Ehevertrag und Online-Pranger sollen helfen
In Israel ist das tausendfacher Alltag. Jedes Jahr lassen sich rund 11.000 jüdische Paare scheiden. Doch nur Rabbiner können sie voneinander trennen, weil es kein ziviles Familienrecht gibt. Progressive jüdische Strömungen suchen nun nach Alternativen. Die Rabbinerorganisation Tzohar etwa hat gemeinsam mit der Anwaltskammer einen Ehevertrag ausgearbeitet, der dem Mann schwere Strafen androht, falls er seiner Ehefrau keinen "Get" gibt. Andere machen die Legalität der Ehe von der späteren Zustimmung des Mannes abhängig, einen "Get" zu geben. Verweigert er, annulliert das die ursprüngliche Ehe automatisch.
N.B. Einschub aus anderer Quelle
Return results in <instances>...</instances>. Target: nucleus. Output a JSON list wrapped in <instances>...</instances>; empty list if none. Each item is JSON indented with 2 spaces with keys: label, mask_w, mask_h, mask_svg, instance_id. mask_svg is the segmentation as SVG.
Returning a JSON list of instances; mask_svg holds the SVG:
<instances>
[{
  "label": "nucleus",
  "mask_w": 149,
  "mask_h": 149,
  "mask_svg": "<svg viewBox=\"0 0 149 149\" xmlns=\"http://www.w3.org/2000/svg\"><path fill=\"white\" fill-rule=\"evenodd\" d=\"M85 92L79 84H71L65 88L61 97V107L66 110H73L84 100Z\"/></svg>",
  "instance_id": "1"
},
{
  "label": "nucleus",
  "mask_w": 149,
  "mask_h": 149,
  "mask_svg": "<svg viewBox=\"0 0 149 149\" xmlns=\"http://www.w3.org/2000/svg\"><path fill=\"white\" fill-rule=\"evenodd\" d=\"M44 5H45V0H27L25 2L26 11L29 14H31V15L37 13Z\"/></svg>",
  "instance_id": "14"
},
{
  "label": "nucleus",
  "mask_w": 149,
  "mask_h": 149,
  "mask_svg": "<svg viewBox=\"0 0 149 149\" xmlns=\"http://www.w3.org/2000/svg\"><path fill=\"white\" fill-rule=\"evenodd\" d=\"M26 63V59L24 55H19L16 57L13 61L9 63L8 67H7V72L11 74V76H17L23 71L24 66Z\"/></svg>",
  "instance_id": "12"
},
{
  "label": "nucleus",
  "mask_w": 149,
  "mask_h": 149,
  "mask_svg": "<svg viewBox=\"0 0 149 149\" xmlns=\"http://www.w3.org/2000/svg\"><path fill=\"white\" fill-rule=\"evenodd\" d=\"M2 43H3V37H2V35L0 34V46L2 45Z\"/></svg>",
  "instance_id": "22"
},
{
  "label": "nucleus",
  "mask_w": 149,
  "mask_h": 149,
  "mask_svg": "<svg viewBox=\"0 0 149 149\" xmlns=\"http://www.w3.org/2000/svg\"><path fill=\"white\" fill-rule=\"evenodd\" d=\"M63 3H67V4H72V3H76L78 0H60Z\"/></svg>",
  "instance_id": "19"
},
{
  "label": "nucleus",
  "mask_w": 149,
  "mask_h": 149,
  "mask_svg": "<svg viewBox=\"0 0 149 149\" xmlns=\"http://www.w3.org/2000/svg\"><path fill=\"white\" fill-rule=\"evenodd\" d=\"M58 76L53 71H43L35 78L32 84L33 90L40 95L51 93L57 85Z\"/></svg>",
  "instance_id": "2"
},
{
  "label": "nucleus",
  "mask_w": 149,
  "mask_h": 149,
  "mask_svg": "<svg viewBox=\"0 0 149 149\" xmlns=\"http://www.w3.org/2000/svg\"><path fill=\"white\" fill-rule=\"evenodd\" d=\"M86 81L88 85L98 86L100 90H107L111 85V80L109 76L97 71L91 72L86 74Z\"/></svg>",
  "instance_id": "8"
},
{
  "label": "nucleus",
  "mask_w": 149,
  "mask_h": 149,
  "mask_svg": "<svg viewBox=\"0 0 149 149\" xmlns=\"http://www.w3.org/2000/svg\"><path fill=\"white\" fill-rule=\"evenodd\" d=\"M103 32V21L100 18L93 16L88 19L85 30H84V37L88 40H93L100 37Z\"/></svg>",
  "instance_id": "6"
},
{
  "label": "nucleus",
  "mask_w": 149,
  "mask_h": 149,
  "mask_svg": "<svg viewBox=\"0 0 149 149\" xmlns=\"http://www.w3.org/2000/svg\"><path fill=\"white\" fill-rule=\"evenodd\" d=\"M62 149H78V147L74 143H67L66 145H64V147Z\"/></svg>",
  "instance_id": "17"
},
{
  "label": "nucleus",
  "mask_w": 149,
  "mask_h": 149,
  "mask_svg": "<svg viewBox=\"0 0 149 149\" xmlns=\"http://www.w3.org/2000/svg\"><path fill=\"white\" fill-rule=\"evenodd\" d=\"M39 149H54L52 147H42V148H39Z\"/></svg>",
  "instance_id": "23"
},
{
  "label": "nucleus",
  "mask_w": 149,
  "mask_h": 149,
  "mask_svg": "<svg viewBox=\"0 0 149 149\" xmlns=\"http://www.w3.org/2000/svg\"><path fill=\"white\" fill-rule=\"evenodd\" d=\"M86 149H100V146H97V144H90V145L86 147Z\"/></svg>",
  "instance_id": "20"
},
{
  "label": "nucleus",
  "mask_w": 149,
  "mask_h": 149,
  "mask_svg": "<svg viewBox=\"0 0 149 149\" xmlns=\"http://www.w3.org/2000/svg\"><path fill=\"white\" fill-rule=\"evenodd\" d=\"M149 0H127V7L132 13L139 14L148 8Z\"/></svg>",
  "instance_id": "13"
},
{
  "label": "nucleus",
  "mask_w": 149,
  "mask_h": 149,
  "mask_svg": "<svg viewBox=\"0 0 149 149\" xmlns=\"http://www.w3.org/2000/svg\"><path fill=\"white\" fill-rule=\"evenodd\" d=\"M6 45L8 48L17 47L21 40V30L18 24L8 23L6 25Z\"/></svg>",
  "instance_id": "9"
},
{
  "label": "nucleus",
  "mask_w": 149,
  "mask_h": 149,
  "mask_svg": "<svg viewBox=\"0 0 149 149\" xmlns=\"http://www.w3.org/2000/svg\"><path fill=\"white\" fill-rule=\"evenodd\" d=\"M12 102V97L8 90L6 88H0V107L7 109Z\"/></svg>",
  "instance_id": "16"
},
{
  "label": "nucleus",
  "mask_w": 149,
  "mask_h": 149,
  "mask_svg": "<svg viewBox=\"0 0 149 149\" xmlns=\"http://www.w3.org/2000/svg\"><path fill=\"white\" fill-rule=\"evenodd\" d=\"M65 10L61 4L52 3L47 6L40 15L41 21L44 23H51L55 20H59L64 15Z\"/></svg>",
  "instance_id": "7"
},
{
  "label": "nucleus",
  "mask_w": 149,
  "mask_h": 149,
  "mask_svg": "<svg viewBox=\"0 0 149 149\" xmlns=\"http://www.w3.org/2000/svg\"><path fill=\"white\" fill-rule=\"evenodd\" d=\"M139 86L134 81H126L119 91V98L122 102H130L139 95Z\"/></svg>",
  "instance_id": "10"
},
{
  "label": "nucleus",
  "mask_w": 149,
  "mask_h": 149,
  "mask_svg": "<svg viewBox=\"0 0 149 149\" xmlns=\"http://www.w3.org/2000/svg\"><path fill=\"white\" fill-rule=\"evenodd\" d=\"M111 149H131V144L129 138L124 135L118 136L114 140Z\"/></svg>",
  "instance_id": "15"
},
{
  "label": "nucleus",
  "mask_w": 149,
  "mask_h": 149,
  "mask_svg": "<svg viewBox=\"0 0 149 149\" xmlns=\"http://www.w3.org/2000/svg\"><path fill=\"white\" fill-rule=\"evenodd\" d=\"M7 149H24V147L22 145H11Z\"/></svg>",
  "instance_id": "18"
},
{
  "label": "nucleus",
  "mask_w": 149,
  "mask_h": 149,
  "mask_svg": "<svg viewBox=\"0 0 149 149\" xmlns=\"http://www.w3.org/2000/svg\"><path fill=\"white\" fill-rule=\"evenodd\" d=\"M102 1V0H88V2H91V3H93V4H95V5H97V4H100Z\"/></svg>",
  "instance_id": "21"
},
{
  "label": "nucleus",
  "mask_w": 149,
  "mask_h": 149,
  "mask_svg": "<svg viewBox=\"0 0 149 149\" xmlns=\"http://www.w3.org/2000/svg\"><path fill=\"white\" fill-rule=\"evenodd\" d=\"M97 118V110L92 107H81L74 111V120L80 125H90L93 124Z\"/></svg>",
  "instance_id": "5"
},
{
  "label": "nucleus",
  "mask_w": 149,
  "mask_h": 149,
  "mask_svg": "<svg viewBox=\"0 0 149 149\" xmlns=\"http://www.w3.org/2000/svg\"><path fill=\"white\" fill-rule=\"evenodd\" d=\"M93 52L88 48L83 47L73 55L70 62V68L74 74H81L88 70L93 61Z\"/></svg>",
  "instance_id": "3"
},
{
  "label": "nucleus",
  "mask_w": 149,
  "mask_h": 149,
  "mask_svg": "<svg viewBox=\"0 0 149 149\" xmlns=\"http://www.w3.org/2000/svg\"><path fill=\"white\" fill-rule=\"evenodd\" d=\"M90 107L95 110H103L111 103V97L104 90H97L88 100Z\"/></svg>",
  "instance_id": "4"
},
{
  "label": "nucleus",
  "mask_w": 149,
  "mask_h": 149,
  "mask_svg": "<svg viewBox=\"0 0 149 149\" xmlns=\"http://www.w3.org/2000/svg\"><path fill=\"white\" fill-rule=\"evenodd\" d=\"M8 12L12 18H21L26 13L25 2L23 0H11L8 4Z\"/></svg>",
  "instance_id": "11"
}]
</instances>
Auf ihrer Website führen die rabbinischen Gerichtshöfe sogar eine "Most wanted"-Liste, auf der sie Verweigerer namentlich und mit Foto bloßstellen. Laut eigenen Angaben verhängten die Rabbiner im vergangenen Jahr 165 Strafen gegen 47 "Get"-Verweigerer, 23 wurden verhaftet. Ein Fall erregte gerade erst viel Aufsehen: Der Vater eines Verweigerers musste ins Gefängnis, weil er die Störrigkeit seines Sohnes unterstützt hatte. Der höchste Gerichtshof setzte den Vater jedoch wieder auf freien Fuß.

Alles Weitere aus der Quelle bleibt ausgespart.